> _Stated problem_
Reproduce exactly the lines below, starting with the line that contains "In the visual" and ending with the last line of the records, both included, and nothing else.

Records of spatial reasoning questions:
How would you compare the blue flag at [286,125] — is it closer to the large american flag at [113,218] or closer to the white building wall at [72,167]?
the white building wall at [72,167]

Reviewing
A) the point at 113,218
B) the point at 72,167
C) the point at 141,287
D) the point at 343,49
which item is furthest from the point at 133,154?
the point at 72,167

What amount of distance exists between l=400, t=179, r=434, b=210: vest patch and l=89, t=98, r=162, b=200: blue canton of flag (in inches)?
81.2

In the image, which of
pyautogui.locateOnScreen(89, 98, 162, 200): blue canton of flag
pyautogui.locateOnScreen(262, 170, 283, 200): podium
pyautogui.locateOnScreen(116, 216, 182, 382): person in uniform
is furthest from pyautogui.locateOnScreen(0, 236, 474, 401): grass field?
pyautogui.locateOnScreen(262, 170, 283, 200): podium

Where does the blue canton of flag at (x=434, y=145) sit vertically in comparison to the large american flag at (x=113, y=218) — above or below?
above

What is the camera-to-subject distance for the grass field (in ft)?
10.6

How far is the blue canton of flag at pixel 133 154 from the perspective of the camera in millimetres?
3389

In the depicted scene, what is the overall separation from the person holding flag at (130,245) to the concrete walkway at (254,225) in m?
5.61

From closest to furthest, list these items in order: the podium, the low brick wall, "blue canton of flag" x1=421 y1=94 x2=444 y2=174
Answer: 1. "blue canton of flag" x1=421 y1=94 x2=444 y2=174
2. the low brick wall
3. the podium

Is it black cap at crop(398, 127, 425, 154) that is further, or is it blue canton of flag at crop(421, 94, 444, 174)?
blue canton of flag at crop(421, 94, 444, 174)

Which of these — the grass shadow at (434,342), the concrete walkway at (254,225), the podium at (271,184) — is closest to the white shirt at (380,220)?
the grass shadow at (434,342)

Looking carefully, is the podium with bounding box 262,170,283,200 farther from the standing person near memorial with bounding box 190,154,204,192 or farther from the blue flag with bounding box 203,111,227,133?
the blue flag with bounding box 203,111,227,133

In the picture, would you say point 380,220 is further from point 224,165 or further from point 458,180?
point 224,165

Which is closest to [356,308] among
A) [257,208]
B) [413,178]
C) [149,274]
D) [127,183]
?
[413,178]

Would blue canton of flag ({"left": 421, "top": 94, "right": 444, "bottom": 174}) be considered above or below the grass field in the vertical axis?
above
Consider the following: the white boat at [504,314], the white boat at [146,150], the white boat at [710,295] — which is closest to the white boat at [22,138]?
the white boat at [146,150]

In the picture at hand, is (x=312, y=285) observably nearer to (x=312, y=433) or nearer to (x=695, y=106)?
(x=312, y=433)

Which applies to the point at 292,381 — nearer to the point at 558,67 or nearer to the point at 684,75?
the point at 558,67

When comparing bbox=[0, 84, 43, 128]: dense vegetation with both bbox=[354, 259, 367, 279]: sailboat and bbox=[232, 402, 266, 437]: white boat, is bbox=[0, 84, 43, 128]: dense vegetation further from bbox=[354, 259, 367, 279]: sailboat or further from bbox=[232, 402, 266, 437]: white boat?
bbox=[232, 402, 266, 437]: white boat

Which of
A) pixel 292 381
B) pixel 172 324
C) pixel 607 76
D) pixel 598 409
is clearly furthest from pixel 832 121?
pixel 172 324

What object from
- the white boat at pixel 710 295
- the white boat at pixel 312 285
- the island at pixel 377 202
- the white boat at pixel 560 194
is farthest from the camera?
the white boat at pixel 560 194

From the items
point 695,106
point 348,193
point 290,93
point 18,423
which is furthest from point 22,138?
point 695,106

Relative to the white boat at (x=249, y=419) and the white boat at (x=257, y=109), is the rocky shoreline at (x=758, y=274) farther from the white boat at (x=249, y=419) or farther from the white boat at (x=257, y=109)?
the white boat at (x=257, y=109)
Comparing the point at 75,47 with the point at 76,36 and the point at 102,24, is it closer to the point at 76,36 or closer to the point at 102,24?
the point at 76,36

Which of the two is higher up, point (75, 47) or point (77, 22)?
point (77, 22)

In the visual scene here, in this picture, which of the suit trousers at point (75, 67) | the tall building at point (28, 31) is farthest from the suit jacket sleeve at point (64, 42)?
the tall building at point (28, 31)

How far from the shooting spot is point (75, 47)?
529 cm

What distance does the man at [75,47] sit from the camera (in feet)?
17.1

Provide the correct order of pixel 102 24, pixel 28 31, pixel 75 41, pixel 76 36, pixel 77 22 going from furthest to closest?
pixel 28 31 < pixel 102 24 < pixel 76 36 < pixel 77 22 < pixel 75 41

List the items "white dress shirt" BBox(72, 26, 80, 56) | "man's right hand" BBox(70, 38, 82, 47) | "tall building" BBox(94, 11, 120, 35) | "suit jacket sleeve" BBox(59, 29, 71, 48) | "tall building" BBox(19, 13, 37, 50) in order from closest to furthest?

> _Solution for this problem_
In the visual scene here, in this picture, which of the suit trousers at point (75, 67) | the tall building at point (28, 31) is farthest from the suit jacket sleeve at point (64, 42)?
the tall building at point (28, 31)

How far from the shooting spot is point (75, 47)?
529 cm

What distance does the man at [75,47] sit from the camera (in feet)?
17.1

Provide the correct order of pixel 102 24, pixel 28 31, pixel 75 41, pixel 76 36, pixel 77 22 going from furthest to closest?
pixel 28 31 < pixel 102 24 < pixel 76 36 < pixel 77 22 < pixel 75 41

List the items "white dress shirt" BBox(72, 26, 80, 56) | "man's right hand" BBox(70, 38, 82, 47) | "tall building" BBox(94, 11, 120, 35) | "suit jacket sleeve" BBox(59, 29, 71, 48) | "tall building" BBox(19, 13, 37, 50) in order from closest to furthest?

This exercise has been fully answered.